- [Complete the following]
1 – In the TSMC transcript, what does the speaker say the DMZ is like?
2 – Reproduce the portion of the TSMC transcript starting with "all these conflicts" and going on through "during the narrative.", word for word.

- [Supplied passage]

And, you know, maybe the answer here is like Korea. Same situation exists in Korea with Samsung, right? Like North Korea is right there. I've been there. I've been to North Korea. Like I went to the DMZ. It's so weird. It's like an amusement park. Weird. It's super, super weird and bizarre.

Yeah, North Korea is right there. You know, maybe it's the same like China's right there, but this isn't actually going to happen. But I don't know. It feels in the last year like the risk of it actually happening has ratcheted up quite a bit. I think so. I mean, it's like globalization as a whole. It is in the best interest of everyone to continue to share resources, to continue to entangle everything until somebody decides that it's not and that we have a big problem.

Hopefully for lots of reasons, it just continues to be okay that TSMC is located on an island that is of disputed claim. Yeah. Maybe the best thing that could happen is... My carve out a while back was the book by the Harvard chair, the Harvard astrophysics department about Oumuamua that he postulates was an alien spaceship. Maybe if we discover that aliens are real, that's going to be the uniting force, you know?

all these conflicts seem pretty petty. Yeah. I wouldn't use that as an investment thesis, though. No. Okay, before we get into playbook and just hit some things that I think we missed during the narrative.

or at least didn't put a fine enough point on in the narrative, I have a what would have happened otherwise that I want to hit. We haven't done this in a while. No, we haven't. And I'll just read this as a direct quote from Bloomberg. And there were some awesome sources for this episode, all of which are linked in the show notes. In the mid-2000s, as Apple Inc. was preparing for the release of its new smartphone, Steve Jobs approached then-CEO of Intel, Ottolini.

- [Given records]
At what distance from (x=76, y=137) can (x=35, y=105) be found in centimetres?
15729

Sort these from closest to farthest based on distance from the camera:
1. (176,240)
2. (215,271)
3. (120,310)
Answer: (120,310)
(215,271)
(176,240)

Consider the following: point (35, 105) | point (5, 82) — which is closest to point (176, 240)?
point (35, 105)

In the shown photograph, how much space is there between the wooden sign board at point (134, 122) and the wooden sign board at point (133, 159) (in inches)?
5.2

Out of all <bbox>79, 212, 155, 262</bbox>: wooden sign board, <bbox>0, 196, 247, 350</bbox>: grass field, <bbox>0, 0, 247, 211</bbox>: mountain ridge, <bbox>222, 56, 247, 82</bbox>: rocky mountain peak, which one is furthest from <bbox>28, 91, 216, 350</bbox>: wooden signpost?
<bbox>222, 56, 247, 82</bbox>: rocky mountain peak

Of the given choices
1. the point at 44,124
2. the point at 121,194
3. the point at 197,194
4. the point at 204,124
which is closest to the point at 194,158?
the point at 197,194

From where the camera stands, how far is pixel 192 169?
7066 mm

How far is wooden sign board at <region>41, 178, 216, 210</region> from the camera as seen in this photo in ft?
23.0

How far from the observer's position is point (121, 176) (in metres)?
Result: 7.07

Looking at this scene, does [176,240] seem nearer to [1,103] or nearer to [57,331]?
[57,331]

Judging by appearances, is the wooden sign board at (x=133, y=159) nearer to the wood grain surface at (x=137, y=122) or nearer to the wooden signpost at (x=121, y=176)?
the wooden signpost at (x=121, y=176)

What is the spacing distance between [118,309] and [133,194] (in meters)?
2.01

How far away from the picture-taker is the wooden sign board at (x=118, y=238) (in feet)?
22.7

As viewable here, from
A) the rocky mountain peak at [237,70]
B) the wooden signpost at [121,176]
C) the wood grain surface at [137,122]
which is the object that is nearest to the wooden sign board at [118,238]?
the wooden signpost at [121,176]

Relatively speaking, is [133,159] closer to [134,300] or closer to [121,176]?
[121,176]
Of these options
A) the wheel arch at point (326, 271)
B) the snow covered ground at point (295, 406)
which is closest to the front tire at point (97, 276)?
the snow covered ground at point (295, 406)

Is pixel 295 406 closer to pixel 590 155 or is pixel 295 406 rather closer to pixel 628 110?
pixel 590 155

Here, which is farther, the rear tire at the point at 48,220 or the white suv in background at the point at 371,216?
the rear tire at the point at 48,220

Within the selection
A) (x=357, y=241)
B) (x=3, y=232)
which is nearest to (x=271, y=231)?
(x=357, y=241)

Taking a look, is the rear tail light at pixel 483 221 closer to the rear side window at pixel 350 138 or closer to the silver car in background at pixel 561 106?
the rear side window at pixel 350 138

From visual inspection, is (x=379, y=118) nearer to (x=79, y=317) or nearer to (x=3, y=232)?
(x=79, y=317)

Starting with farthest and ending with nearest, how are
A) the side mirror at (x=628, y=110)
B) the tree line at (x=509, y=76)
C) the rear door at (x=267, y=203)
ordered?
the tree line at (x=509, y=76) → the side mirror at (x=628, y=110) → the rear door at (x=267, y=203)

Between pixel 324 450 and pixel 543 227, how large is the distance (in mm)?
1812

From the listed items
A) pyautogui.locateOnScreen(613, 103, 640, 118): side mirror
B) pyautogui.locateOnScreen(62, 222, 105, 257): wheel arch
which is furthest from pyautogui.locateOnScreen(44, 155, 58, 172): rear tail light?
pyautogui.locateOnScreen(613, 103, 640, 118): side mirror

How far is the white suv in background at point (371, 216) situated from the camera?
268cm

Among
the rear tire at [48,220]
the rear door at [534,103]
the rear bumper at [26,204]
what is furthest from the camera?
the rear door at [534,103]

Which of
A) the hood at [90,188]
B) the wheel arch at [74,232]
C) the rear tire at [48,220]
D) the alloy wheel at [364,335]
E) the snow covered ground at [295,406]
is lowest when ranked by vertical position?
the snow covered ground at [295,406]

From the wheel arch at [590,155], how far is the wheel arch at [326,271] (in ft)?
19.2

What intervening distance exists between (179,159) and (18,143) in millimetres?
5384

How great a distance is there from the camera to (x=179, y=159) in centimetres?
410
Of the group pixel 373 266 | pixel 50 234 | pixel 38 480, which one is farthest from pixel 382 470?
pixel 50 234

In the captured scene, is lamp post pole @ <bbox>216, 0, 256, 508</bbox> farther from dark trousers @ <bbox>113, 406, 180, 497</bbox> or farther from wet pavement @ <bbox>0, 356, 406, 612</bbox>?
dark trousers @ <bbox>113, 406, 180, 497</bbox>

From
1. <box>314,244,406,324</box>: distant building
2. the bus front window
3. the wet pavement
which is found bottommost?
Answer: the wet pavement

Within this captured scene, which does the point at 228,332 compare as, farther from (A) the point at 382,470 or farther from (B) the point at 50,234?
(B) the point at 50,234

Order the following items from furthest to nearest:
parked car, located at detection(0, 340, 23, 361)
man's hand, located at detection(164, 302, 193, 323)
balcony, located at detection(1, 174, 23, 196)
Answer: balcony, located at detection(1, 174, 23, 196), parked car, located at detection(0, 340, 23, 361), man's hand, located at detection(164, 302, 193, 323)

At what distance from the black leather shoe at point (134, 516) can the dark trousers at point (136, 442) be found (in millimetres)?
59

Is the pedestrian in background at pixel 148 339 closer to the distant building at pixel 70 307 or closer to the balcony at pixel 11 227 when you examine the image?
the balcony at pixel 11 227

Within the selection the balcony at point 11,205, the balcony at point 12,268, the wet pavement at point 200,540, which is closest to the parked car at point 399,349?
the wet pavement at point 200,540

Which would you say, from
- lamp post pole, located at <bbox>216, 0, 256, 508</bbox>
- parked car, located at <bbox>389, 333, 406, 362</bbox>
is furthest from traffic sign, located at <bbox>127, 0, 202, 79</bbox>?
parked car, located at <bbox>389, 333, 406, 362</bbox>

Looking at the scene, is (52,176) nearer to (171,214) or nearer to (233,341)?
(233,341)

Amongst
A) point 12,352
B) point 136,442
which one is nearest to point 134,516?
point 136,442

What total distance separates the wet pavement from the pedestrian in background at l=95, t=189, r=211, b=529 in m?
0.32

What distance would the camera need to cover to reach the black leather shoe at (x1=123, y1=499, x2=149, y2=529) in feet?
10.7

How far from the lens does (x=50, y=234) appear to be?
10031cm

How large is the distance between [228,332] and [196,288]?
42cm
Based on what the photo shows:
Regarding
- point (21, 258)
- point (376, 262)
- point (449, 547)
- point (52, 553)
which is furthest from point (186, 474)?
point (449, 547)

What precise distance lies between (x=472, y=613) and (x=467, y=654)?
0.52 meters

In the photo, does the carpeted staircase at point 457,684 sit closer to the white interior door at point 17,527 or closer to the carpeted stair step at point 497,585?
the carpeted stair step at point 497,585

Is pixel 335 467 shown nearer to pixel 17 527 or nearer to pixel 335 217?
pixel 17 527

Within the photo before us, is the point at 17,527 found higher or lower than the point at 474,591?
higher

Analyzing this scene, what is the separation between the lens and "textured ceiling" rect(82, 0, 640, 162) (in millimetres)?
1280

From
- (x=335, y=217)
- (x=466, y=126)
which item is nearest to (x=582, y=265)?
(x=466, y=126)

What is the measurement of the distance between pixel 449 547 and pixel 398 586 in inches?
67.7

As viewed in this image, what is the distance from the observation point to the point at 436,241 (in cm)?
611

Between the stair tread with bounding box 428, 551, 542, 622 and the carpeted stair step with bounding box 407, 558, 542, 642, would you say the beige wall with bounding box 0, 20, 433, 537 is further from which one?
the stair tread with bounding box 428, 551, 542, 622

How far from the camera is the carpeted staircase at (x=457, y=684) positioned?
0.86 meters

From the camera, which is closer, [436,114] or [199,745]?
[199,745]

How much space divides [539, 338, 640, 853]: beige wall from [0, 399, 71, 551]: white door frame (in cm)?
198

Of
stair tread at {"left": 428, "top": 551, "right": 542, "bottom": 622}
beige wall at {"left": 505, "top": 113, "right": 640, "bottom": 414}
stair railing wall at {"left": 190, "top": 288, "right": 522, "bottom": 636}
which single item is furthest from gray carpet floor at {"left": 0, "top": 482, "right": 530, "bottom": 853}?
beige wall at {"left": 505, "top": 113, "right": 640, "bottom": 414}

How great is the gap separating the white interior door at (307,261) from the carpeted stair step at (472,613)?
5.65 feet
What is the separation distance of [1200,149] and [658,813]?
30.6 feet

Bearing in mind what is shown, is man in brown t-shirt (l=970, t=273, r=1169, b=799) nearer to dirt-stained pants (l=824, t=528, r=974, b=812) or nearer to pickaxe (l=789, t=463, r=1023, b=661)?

- [Outputs for the tasks]
1 – An amusement park.

2 –
all these conflicts seem pretty petty. Yeah. I wouldn't use that as an investment thesis, though. No. Okay, before we get into playbook and just hit some things that I think we missed during the narrative.